BY: TANNER HEWITT
If you're an avid pot smoker, you've probably tried a marijuana edible before and have your own experiences to touch on. However, I know there are probably more people out there who have smoked a little pot in their day but have never eaten an edible. This article won't be about how to make any edibles; you can find that information anywhere on the Internet (or go buy Jeff the 420 Chef's new recipe book).
Instead, I want to share advice and precautions for those new to the edible realm, since the experience of eating marijuana-infused foods is different than smoking pot.
Why edibles and why now?
After missing their chance in 2012 with Proposition 19, Californians finally got the marijuana legalization they were asking for last November. Millions smoked in celebration that night, but they also voted on the same ballot (and by a wider margin) for a $2 tax increase per pack of cigarettes and vape products. The message there is clear – give us our bud, but get rid of the butts.
Smoking will always be the quickest and most common way to consume marijuana, and research (over a seven-year study) actually shows that smoking up to a joint per day has no effects on lung capacity. Regardless, smoking in general isn't allowed in many places anymore, including CSULB and dozens of other campuses across the state that have already banned smoking and vaping.
As it stands now, there are plenty of establishments that people can go to and enjoy a drink, but there's virtually nowhere to enjoy smoking pot – unless you want to eat it. If you want to go out and have some weed, edibles are the only way to go for now.

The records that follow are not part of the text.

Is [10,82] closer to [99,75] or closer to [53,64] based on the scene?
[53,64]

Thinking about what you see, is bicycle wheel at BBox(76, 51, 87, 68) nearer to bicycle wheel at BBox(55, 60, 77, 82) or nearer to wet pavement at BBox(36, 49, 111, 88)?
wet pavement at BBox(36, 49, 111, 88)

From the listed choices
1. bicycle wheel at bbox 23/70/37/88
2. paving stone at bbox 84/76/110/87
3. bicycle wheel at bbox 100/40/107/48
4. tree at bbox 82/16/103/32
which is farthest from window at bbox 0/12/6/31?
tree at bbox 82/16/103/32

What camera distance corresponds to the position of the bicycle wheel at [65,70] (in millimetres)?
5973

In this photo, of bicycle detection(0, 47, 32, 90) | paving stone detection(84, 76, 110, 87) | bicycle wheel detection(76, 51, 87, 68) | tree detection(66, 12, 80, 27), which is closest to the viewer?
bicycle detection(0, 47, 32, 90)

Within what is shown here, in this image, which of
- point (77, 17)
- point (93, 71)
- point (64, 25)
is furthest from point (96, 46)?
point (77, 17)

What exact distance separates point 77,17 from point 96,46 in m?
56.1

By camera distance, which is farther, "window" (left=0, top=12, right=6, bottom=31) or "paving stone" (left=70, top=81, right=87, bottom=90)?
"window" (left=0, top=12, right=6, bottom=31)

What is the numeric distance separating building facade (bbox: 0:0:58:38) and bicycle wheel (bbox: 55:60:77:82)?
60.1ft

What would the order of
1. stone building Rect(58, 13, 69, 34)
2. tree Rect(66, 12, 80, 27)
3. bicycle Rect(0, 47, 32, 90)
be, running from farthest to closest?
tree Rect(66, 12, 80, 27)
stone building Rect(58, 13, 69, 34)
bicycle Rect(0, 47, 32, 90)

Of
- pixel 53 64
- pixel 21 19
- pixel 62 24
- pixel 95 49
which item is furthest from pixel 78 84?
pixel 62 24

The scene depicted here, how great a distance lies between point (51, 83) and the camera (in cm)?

So here's some things to remember before you eat your weed:
- Check the dosage: Pot is sold in grams, while most edibles are sold with the dosage in micrograms. The most common dose for edibles are between 1mg to 30mg per serving.
- Convert that dosage: Let's try and visualize how much pot you're used to smoking. A half gram of pot is roughly the size of a bottle cap. That half gram dose of flower is equal to about 5mg to 10mg of Tetrahydrocannabinol (THC) in an edible. This is because burning marijuana includes a lot of variables that affect the actual amount of THC you’ll get on a per hit basis. Edibles share that variance, but most edibles are sold with easily divided sections and known dosages for a particular amount, which cuts back on those variables.
- WAIT: Smoking pot will affect you immediately, but edibles are absorbed in your gastrointestinal tract, so it may take anywhere from 45 to 90 minutes to take effect. When you inhale marijuana smoke, the THC instantly reaches your bloodstream along with the oxygen you breathe. Think of swallowing a pill – sometimes it takes a while to work. In my experience (mostly with chocolates), it's almost always 75 minutes. It's important not to eat more of an edible before you feel its effects, or you could get more high than you planned for.
- Plan accordingly: Edibles not only take longer to affect you, but they will usually keep you high longer. It's important to plan to be stoned for around five to seven hours compared to the one to three hours you might be used to with smoking, even after you've converted your dosage. This is especially true for the psychoactive effects of marijuana, but your body high will likely last longer and be more intense than with smoking too. If you use marijuana as a medical pain reliever, take note that relief will not be immediate.
- Record and remember: You won't truly know what marijuana edibles are like until you try one for yourself. Remember what kind of edible you took, what the dosage was, and how long it took to affect you. These things will make your next pot meal a breeze and will keep you safe.
With those tips in mind, go out there and have some fun! Be safe and obey any marijuana laws. Check out all kinds of marijuana recipes online (there's a lot more than brownies and Rice Crispy treats out there nowadays.) Find something that makes you happy and try it out.